Some of that is patient perception. Drew says her appointment slots aren’t any longer than those of physicians in the practice.

That varies from clinic to clinic. Some schedule shorter time slots for advanced practice providers, knowing they are likely to handle less complex patients. And many clinics will save physician assistant or nurse practitioner slots to deal with patients who need same-day appointments.

Drew shares a panel of patients with her supervising physician but also carries her own panel of patients.

“We have a similar style of practice, and when I feel there’s anything I’m not so sure about or that might be outside my expertise or comfort level, I’m either consulting him immediately or having him see my patient,” Drew said.

Increasingly, health insurers are creating incentives for clinics to manage patient health, rather than just responding to complaints. That’s required more of a team-based approach, leaning heavily on nurse practitioners and physician assistants to do much of the day-to-day management of patient health.

“With the annual wellness visit and now this focus on preventive medicine, you can’t not have them,” said Dan McCarthy, CEO of Adaugeo Healthcare, the parent company that owns High Lakes.

Hospitals and clinics also put safeguards in place to ensure that advanced practice providers have the support they need to practice independently, and that important signs or symptoms aren’t missed.

Whether in the hospital or in a primary care clinic, a supervising physician is usually just steps away.

“We review their work pretty rigorously,” Salton said. “Then we have structural things, like a fairly rigid set of guidelines for which patients a doctor needs to at least hear about, which patients a doctor needs to see.”

Salton said many patients come to the emergency room with relatively minor procedures that are well within the scope of the advanced practice provider.

“A lot of what we know in medicine comes with experience, and there are definitely a lot of the advanced practice providers who choose to specialize and have been in the field for a while. They probably know that field far better than a generalist physician,” Salton said.
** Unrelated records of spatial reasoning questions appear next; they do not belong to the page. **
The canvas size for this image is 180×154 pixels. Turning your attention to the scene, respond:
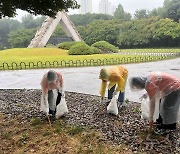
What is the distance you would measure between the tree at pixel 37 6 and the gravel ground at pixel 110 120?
2.11 metres

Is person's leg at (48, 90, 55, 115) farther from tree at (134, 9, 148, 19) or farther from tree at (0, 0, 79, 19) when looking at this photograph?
tree at (134, 9, 148, 19)

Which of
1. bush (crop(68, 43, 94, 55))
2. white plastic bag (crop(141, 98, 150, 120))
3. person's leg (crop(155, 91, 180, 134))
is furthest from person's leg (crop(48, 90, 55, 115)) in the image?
bush (crop(68, 43, 94, 55))

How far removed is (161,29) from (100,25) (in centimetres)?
1039

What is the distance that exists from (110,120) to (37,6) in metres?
2.52

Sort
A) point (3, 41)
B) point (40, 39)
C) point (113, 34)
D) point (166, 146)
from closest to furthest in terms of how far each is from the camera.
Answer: point (166, 146), point (40, 39), point (113, 34), point (3, 41)

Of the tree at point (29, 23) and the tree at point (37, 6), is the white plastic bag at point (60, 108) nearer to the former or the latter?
the tree at point (37, 6)

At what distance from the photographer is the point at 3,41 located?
184 feet

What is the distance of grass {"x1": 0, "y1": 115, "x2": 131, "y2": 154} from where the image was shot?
13.1 feet

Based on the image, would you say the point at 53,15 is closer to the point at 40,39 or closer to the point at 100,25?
the point at 40,39

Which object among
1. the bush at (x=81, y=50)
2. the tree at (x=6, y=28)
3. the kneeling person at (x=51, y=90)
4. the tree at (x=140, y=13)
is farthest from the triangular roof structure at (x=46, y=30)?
the tree at (x=140, y=13)

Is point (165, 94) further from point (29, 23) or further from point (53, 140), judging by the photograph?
point (29, 23)

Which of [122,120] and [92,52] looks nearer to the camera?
[122,120]

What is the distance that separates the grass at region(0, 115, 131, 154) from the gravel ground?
22 centimetres

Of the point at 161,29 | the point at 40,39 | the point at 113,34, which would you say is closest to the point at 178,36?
the point at 161,29
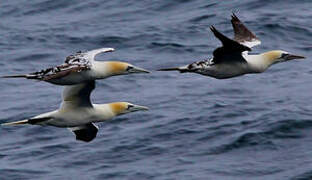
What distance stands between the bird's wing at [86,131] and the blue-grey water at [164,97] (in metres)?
2.13

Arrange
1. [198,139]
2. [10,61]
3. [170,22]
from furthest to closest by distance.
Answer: [170,22] < [10,61] < [198,139]

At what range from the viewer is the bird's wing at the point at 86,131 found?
20.9m

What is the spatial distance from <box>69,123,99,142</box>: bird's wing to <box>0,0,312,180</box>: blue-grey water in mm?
2135

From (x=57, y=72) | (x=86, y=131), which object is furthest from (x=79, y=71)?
(x=86, y=131)

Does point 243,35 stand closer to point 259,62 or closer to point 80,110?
point 259,62

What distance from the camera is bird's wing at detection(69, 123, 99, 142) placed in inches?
821

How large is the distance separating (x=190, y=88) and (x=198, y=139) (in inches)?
164

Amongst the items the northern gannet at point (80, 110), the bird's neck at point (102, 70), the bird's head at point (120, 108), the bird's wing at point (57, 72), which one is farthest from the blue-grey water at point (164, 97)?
the bird's wing at point (57, 72)

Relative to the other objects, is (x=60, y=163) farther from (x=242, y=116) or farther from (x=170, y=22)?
(x=170, y=22)

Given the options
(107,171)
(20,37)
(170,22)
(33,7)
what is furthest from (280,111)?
(33,7)

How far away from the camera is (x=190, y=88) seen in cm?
2850

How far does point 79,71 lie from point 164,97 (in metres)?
8.85

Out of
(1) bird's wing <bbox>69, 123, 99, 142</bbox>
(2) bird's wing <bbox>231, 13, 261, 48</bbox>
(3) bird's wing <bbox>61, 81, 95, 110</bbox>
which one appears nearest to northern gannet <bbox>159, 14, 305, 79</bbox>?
(2) bird's wing <bbox>231, 13, 261, 48</bbox>

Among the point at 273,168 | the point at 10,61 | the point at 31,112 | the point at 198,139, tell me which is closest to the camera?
the point at 273,168
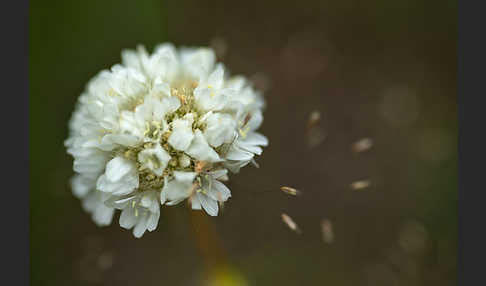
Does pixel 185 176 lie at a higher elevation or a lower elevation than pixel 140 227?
higher

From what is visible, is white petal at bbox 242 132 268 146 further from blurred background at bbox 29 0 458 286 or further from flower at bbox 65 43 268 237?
blurred background at bbox 29 0 458 286

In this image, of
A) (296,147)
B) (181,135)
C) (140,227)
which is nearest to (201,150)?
(181,135)

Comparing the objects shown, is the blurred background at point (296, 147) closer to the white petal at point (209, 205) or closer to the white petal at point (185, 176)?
the white petal at point (209, 205)

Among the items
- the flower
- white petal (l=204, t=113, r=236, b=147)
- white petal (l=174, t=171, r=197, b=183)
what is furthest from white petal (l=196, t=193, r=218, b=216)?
white petal (l=204, t=113, r=236, b=147)

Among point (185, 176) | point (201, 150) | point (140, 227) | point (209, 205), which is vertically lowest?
point (140, 227)

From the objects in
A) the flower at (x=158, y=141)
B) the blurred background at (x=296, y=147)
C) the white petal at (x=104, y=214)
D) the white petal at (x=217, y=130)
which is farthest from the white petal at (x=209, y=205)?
the blurred background at (x=296, y=147)

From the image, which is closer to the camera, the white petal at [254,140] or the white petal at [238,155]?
the white petal at [238,155]

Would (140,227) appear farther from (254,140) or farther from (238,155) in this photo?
(254,140)
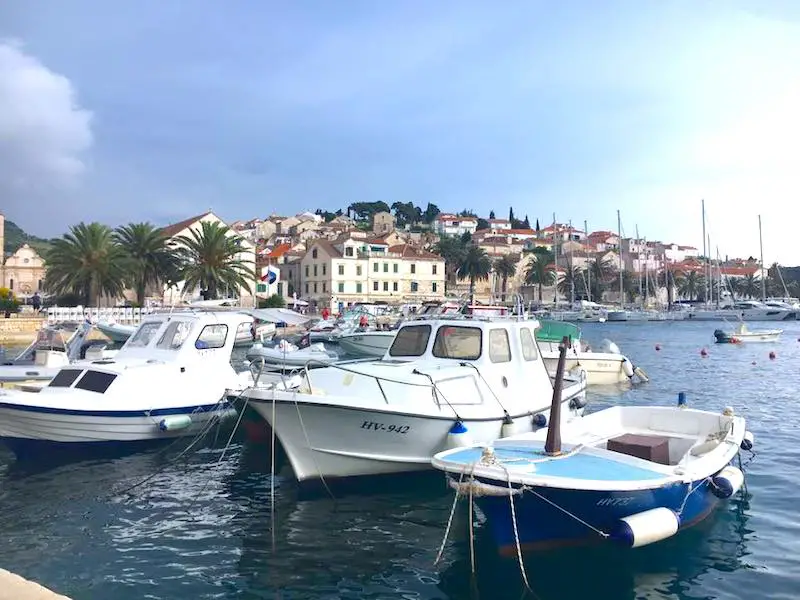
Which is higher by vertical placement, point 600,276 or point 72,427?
point 600,276

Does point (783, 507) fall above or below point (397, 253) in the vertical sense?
below

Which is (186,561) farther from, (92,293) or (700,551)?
(92,293)

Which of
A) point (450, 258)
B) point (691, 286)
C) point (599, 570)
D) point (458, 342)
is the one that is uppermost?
point (450, 258)

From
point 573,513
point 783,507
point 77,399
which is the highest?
point 77,399

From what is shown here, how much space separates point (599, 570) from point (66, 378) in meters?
12.1

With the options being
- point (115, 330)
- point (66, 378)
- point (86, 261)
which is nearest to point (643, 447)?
point (66, 378)

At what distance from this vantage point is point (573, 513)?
867cm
Much of primary care is now moving towards a medical home model staffed by a team of providers, that can include physicians, nurse practitioners, physician assistants, behavior health counselors, clinical pharmacists, nutritions, nurses and medical assistants.

When any of those providers need advice from another, said Dr. Kim Montee, medical director of Mosaic Medical’s Madras clinic, it makes little difference whether they’re turning to a doctor, a nurse practitioner or a physician assistant for help.
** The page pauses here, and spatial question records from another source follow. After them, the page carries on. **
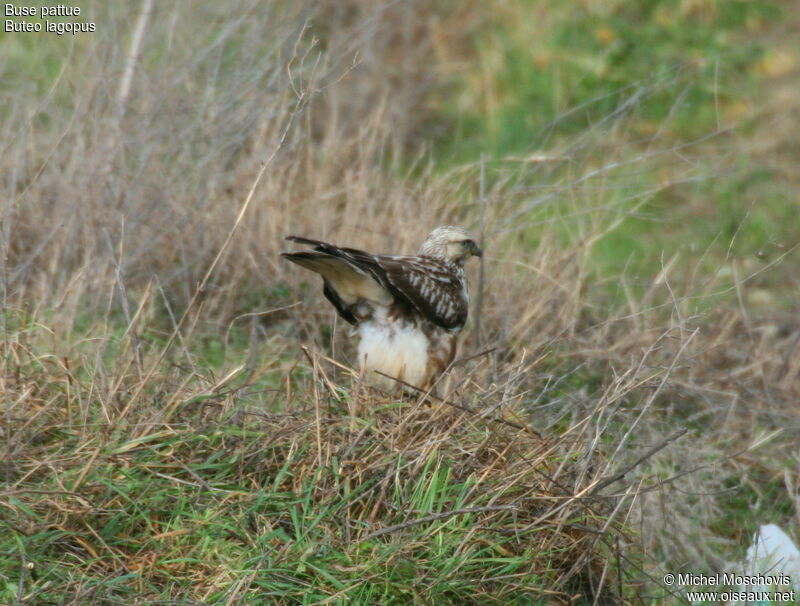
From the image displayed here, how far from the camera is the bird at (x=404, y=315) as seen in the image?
5.30 m

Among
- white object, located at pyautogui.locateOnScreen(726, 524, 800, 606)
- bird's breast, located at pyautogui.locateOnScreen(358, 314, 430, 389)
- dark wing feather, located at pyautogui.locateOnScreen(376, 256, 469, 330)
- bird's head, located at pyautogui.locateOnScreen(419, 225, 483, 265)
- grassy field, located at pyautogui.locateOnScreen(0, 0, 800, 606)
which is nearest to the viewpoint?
grassy field, located at pyautogui.locateOnScreen(0, 0, 800, 606)

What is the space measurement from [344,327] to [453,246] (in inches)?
38.4

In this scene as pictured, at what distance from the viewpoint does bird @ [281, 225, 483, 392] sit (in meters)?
5.30

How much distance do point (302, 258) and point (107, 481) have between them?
4.16 ft

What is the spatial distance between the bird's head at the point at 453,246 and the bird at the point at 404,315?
14 centimetres

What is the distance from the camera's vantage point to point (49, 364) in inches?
192

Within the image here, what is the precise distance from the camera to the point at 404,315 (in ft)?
18.2

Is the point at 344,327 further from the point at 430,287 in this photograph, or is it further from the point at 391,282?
the point at 391,282

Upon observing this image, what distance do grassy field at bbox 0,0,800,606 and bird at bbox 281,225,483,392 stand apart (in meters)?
0.19

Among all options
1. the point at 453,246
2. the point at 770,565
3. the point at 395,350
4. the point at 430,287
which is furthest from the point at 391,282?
the point at 770,565

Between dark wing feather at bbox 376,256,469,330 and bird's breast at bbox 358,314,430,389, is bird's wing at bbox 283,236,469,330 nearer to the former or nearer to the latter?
dark wing feather at bbox 376,256,469,330

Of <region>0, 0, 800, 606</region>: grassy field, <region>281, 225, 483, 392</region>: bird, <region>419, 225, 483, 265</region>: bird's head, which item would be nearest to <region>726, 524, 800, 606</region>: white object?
<region>0, 0, 800, 606</region>: grassy field

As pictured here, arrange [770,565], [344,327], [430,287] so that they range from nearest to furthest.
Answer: [770,565] < [430,287] < [344,327]

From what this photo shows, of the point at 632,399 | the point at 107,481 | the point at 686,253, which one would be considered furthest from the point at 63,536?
the point at 686,253
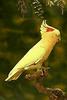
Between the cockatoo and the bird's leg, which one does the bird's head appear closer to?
the cockatoo

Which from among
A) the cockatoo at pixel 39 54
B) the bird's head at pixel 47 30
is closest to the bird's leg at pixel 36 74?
the cockatoo at pixel 39 54

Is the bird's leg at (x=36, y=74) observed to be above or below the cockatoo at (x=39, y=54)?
below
“I feel like the ability to do tests, get diagnoses, coordinate care with specialists is really almost the same,” he said.

Not all doctors feel that way. Many have bristled at what they’ve seen as a steady attempt to expand the scope of practice of nurse practitioners and physician assistants to do more of what a medical doctor can do.

“There are clearly risks involved when a nonphysician is functioning independently of a physician,” said David Pugach, senior vice president of public policy for the American Osteopathic Association. “You run the risk of missing or misdiagnosing a problem or delaying treatment or an early diagnosis.”

Last year, urologists unsuccessfully fought a bill in the Oregon Legislature that will allow nurse practitioners to do vasectomies. That was just the latest turf war between provider groups, mixing concerns over patient safety with economic interests.

Nurse anesthetists complain they are being frozen out by anesthesiologist groups who have exclusive contracts with hospitals. Nurse midwives feel they are being pushed out by obstetricians. Doctors respond by saying if someone wants to practice medicine, they should go to medical school.

For patients, it’s the experience that matters most. Fred Hosillos, 78, of Prineville, has seen a variety of doctors and family nurse practitioners at Mosaic Medical since moving to Central Oregon in 2006.

“My first option would be to ask for a physician,” he says. “However, when I’m sick and no physician is around, I have no problem seeing a family nurse practitioner or a physician assistant. There is no difference whatsoever.”